Foi um papa polémico desde o primeiro momento. Defendendo uma aproximação aos mais pobres, o Papa primou pela simplicidade e transmitir uma imagem de humildade, o que irritou alguns setores mais conservadores. O Papa abdicou do secular Palácio Apostólico onde sempre viveram os seus antecessores, vivendo na Casa de Santa Marta, uma hospedaria destinada a bispos, outro sinal que mostrava a sua vontade de tornar mais humilde o exercício papal, mas essa mudança aprofundou ainda mais a animosidade de alguns setores do catolicismo contra este padre tão ávido de quebrar com a tradição.
“Não posso viver sem pessoas. Não sirvo para monge. Por isso fiquei a viver aqui”, confessou o Papa Francisco, numa entrevista ao jornal argentino La Voz del Pueblo, em maio de 2015, sobre a sua decisão de morar na Casa de Santa Marta.
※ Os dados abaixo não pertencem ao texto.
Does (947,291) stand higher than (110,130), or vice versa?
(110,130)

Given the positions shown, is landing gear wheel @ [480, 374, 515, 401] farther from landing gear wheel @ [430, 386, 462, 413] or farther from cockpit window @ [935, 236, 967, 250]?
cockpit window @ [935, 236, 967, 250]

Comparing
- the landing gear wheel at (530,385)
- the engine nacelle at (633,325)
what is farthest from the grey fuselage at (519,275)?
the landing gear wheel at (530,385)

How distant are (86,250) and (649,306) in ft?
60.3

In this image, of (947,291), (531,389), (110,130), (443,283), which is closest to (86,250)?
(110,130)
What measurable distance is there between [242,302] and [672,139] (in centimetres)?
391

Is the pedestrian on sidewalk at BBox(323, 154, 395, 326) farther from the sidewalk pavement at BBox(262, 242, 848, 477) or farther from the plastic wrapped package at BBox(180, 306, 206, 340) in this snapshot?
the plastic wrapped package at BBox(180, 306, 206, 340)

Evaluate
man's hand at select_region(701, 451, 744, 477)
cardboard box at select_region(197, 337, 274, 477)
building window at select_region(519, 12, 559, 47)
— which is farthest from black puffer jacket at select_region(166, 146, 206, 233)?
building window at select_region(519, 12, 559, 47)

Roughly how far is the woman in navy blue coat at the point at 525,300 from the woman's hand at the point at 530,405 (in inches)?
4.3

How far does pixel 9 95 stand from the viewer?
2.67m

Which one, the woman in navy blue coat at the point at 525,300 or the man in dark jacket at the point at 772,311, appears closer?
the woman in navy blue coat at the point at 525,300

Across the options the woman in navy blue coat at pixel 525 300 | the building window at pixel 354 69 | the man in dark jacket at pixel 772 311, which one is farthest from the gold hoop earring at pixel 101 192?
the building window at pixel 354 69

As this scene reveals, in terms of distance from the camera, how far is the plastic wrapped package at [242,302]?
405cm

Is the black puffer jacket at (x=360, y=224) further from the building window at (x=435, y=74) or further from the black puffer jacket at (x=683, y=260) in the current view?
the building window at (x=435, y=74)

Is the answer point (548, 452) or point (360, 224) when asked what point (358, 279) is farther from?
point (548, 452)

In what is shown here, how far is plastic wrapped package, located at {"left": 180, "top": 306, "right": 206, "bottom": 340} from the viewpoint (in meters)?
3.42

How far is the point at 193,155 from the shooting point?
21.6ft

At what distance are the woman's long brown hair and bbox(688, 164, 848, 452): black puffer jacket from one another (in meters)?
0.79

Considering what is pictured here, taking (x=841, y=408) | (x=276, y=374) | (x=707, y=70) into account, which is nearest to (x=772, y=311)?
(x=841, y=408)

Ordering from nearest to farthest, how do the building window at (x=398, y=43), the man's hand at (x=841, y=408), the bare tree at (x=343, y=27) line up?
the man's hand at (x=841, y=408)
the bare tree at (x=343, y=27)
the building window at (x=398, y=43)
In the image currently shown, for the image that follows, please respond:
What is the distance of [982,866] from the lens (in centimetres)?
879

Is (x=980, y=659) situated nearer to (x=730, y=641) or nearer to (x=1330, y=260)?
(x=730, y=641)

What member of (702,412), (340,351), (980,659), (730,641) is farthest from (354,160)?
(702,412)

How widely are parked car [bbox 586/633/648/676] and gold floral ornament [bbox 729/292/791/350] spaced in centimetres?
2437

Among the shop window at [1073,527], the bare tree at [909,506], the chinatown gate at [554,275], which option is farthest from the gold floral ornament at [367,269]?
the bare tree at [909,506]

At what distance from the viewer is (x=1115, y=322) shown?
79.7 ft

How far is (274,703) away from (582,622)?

Numa tentativa de mostrar que era humano como todos os outros, afirmou várias vezes o seu amor por atividades fora do sacerdócio e da teologia como o tango e o futebol, em especial pelo San Lorenzo de Almagro, a sua equipa. Recebeu até a seleção argentina por duas vezes no Vaticano. Foi também o primeiro Papa a escrever a sua autobiografia, em que revelou ter sido alvo de um atentado à bomba em 2021.
O seu mandato papal fica marcado pelas investigações aos abusos sexuais de crianças no seio da Igreja: em 2019, juntou num evento inédito sobre o tema vítimas e presidentes das Conferências Episcopais de 130 países, tendo comparado o crime ao “sacrifício de seres humanos”. Apresentou os passos para a luta contra os abusos de menores na Igreja católica, defendendo ter chegado a hora de “dar diretrizes uniformes para a igreja”. “Nenhum abuso deve jamais ser encoberto e subestimado, pois a cobertura dos abusos favorece a propagação do mal e eleva o nível do escândalo”, afirmou.
Em 2024, o Papa voltou a abordar os abusos sexuais de menores: “A Igreja deve ter vergonha e pedir perdão. Tentar resolver esta situação com humildade cristã e fazer todo o possível para que não volte a acontecer. Penso nos casos dramáticos de abusos de menores, um flagelo que a Igreja está a enfrentar com determinação e firmeza, escutando e acompanhando as pessoas feridas e implementando um amplo programa de prevenção em todo o mundo. Esta é a vergonha que todos temos que assumir agora, pedir perdão e resolver o problema.”
A saúde do Papa veio-se a deteriorar bastante nos últimos anos e o líder da Igreja que era louvado pela sua vivacidade passou a usar cadeira de rodas, andarilho ou bengala por causa de problemas nos joelhos e dores no nervo ciático. As constipações e gripes têm sido recorrentes. Em 2021, foi-lhe removido um pedaço (33 centímetros) do cólon e, em 2023, foi submetido a outra cirurgia para remover tecido cicatricial intestinal e reparar uma hérnia abdominal. Quando teve um caso grave de pneumonia, em 2023, saiu do hospital ao fim de três dias e só depois reconheceu que tinha sido internado de urgência depois de se sentir fraco e com uma dor aguda no peito.
A 18 de fevereiro foi revelado que o Papa sofria de pneumonia bilateral depois de ter sido internado com uma infeção respiratória, no Hospital Gemelli, em Roma. O seu quadro clínico foi descrito como “complexo”.
O Papa Francisco mudou as regras dos funerais papais: em vez de ser colocado nos tradicionais três caixões, ficará num só caixão de madeira com interior de zinco e nele, será transferido para a Basílica de São Pedro. O báculo papal, símbolo do poder papal, não será também colocado junto do caixão e Francisco pediu ainda para ser enterrado não na Basílica de São Pedro, mas sim na Basílica de Santa Maria Maior. A 14 de março de 2023, quando foi eleito, foi o primeiro sítio aonde se dirigiu para rezar.